Nissan makes its minivan even better
The too-small original Nissan Quest couldn’t compete effectively in the mainstream minivan market. So the designers went back to their computers and when the second-generation Quest appeared in 2004 it was every bit as spacious and useful as the big boys in the family hauling game.
But Nissan also decided minivans didn’t have to be boring, so the Quest came with cutting-edge, futuristic looks and a cleverly designed cabin that was anything but dull.
The only interior miscue lay in the instrument cluster, shaped like a big pie plate and stuck in the centre of the dash rather than in front of the driver.
For 2007, that has been fixed, along with upgraded trim quality.
After what Nissan calls “a great deal of comment,” the cluster has been moved to the conventional position, behind the steering wheel. Not only is it easier to watch your speed, the buttons for the audio and climate control systems have also grown in size, too.
The CD feeder slot still lies below all the switchgear in the centre console, but is now joined by an audio-in jack. This means it is plug-and-play compatible with iPods and other MP3 players.

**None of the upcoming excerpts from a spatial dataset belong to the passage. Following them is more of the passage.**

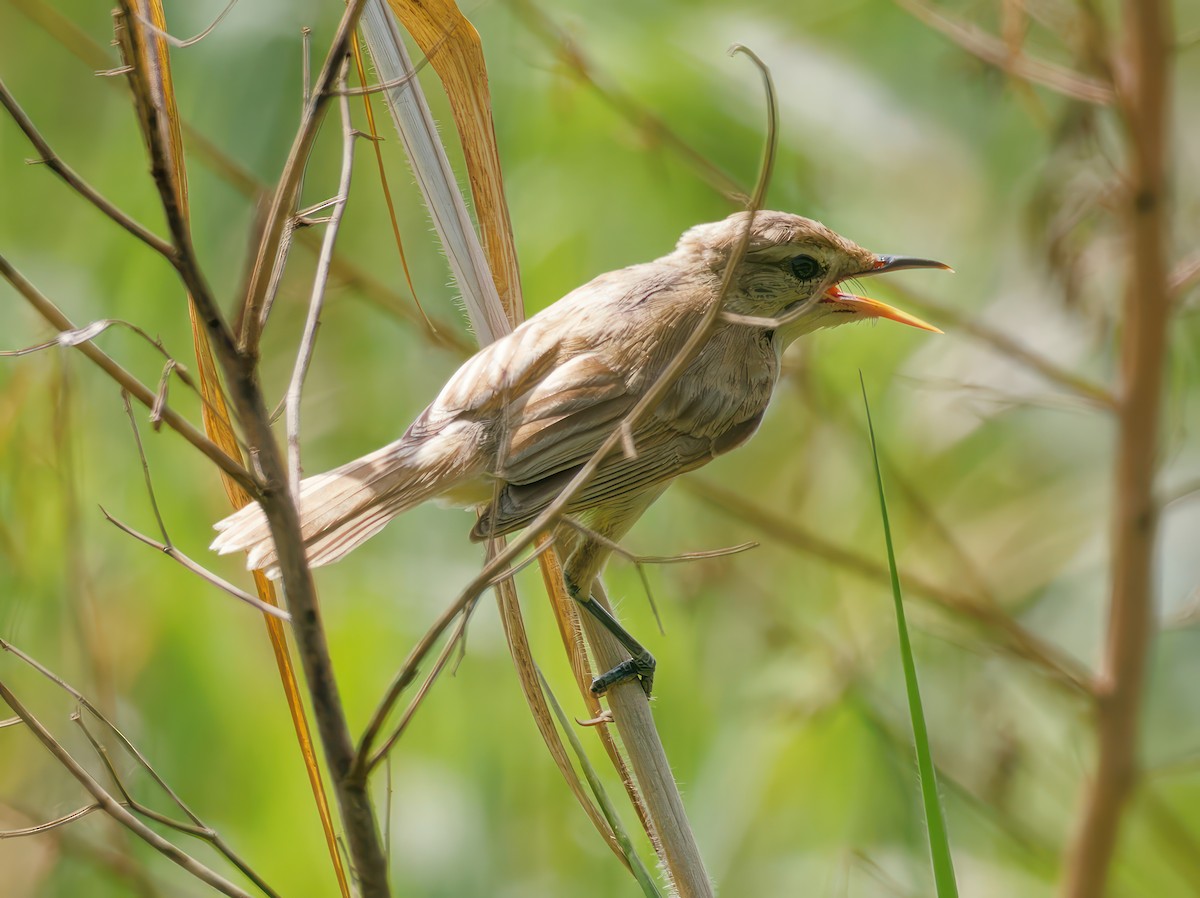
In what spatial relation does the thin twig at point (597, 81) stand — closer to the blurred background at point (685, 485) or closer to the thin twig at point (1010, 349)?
the blurred background at point (685, 485)

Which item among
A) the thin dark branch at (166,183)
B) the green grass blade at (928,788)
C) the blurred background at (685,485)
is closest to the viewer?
the thin dark branch at (166,183)

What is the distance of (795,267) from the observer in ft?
10.5

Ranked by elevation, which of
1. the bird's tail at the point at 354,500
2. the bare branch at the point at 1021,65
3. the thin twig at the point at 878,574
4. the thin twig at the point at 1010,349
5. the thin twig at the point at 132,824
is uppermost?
the bare branch at the point at 1021,65

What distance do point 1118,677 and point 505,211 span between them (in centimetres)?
164

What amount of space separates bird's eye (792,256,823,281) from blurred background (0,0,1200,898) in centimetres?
44

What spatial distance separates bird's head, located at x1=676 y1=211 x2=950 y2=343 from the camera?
3.14 m

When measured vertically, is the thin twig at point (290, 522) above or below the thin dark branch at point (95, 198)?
below

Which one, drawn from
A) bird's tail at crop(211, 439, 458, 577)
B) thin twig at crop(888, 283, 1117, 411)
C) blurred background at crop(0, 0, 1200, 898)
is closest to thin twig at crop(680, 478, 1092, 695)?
blurred background at crop(0, 0, 1200, 898)

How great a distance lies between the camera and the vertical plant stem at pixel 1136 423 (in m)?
2.54

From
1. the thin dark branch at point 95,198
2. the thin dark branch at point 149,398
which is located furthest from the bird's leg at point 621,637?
the thin dark branch at point 95,198

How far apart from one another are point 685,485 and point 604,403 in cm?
117

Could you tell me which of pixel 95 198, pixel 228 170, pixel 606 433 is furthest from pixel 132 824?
pixel 228 170

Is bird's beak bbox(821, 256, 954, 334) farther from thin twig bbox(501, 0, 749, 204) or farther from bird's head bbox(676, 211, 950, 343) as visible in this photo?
thin twig bbox(501, 0, 749, 204)

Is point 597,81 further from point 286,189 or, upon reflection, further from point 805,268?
point 286,189
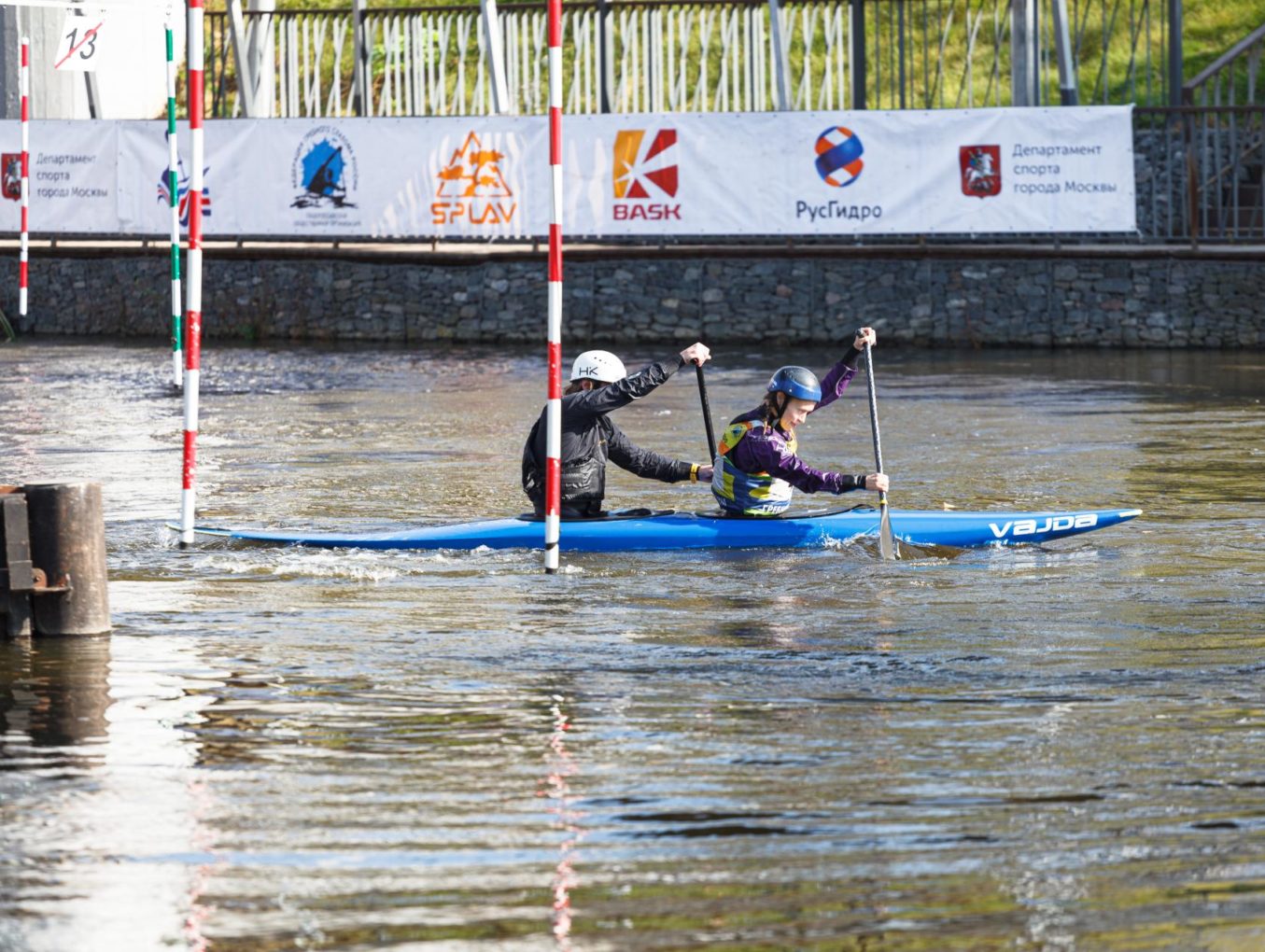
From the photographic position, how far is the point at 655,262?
24109 millimetres

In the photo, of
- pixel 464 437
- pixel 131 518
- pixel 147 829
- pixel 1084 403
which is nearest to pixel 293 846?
pixel 147 829

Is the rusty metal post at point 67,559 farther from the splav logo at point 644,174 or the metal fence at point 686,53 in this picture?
the splav logo at point 644,174

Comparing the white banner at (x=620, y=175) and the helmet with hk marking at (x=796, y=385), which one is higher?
the white banner at (x=620, y=175)

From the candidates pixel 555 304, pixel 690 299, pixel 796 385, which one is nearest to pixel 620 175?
pixel 690 299

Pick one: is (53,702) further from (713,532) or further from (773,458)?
(773,458)

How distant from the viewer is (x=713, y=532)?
36.5 ft

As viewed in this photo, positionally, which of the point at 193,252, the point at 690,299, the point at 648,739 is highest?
the point at 690,299

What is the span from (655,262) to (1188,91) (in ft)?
22.2

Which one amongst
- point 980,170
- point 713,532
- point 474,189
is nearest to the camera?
point 713,532

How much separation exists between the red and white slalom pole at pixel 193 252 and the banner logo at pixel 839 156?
13141 millimetres

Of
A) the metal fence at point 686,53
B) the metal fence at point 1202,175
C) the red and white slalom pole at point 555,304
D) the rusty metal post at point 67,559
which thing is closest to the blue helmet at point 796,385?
the red and white slalom pole at point 555,304

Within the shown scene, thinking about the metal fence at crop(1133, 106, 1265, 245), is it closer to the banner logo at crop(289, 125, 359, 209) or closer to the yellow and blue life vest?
the banner logo at crop(289, 125, 359, 209)

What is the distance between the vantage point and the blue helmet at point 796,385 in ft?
36.2

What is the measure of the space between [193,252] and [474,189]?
14187mm
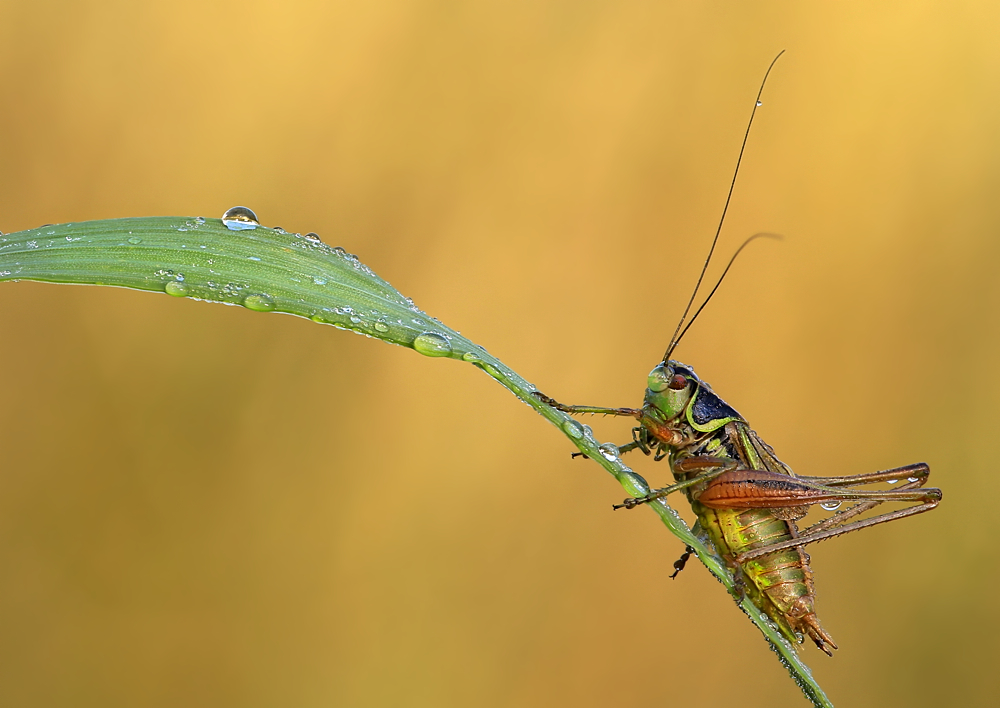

For those who crave more entertainment, there’s an available in-dash six-disc CD player and Bluetooth hands-free phone system. Everyone sitting behind the driver can benefit from the two large fold-down LCD screens. But because the rear HVAC controls are mounted off to one side of the van, it’s a fair stretch for passengers sitting across from it.
Those looking for maximum cargo and passenger capacity should pay extra attention to the Quest. That’s because it’s the biggest minivan around in terms of internal space. The third-row seats fold flat while the middle seats fold into the floor. But the floor doesn’t end up being completely flat. The end result is a cargo area that’s big, but a bit bumpy. Luckily, you don’t have to worry about removing the headrests any more — they fold down as well. The available SkyView glass-panelled roof makes for a brighter interior, as well.
Three trim levels share a carryover 3.5-litre, 235 hp V6 engine, but the 5-speed automatic transmission has been improved with wider gear ratios to facilitate easier highway passing.
Pricing starts at $32,498 for the very well-equipped 3.5 S base model, ramping up to $36,998 for the mid-range 3.5 SL and $46,998 for the loaded top-line SE.
For a handsome blend of space, style and a sporty driving experience, there’s very little that can touch the Quest. Particularly with eye-catching looks, the open-air feel of that SkyView roof, and the minivan segment’s widest-opening sliding doors.